A Numerical Study of the Formation and the Dissipation of Radiation Fogs

Abstract

The evolution of radiation fog has been investigated by numerical simulations. A onedimensional boundary layer model was adopted for the atmosphere. No moisture transport in the soil layer was assumed; the dew and falling droplets are assumed to be stored at the ground surface. The P3-approximation method was employed to incorporate the effect of radiative transfer into the boundary layer model.

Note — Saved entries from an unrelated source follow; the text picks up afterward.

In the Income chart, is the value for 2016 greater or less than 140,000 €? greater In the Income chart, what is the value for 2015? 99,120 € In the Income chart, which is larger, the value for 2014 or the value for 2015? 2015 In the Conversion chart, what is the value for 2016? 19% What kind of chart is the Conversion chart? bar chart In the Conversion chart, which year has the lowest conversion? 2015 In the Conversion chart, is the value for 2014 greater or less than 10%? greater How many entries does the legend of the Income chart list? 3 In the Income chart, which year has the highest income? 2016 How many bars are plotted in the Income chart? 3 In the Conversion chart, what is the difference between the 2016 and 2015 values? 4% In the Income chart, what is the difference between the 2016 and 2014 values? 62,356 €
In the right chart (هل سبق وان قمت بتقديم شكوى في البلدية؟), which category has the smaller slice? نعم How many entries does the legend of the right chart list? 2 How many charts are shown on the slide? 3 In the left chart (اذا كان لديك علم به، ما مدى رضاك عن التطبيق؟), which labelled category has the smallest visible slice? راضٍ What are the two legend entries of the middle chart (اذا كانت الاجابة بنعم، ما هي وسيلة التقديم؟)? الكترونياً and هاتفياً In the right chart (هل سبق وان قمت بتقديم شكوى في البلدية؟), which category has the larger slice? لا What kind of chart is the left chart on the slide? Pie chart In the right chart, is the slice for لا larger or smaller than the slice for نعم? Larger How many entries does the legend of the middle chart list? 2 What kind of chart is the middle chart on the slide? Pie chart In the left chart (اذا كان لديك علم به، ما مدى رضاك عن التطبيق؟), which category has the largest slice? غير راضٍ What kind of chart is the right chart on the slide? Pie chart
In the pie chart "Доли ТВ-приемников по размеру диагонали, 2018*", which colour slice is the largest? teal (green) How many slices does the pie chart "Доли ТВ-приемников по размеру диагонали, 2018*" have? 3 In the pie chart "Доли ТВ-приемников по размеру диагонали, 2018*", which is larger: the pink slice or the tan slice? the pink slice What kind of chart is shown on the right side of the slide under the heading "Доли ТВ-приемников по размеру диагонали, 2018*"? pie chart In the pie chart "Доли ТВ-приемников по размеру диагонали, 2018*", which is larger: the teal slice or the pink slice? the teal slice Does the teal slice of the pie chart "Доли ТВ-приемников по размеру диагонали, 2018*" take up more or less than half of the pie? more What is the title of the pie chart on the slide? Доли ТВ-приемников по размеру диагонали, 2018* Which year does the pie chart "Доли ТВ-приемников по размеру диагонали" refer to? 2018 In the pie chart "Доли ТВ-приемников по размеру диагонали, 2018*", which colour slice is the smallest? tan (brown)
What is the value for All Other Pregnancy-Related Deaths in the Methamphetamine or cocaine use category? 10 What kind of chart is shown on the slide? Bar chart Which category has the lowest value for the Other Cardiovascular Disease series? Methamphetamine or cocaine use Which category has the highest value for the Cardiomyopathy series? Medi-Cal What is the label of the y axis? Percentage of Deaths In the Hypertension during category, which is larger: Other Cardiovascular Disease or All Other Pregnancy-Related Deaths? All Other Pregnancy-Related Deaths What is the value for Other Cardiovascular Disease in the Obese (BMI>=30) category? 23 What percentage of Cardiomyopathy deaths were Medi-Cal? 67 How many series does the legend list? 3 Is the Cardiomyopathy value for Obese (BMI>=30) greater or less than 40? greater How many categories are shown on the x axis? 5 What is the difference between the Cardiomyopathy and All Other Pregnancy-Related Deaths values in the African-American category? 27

With the development of radiation fog, the radiative cooling rate increases greatly and temperature decreases rapidly just below the fog top. This effect accelerates the condensation of water vapor near the fog top and, consequently, increases the height and liquid water content of the fog. The sudden increase of downward radiative flux from the fog layer enhances the rise of surface temperature, and the temperature profile in the fog layer turns from stable into unstable. With the increase of instability of temperature stratification in the fog layer, eddy diffusivities also increase rapidly. This effect enhances the transport of water vapor from the surface to the fog layer, and the development of the fog is again accelerated. In contrast to that within the fog layer, the temperature profile above the fog layer remains stable; consequently a sharp temperature inversion appears near the fog top. The height of this inversion rises gradually as the height of the fog top increases. When the moisture stored on the ground surface is exhausted and the transport of water vapor from the surface to the fog layer vanishes, the surface temperature rises suddenly and fog begins to disappear from the lowest layer near the ground.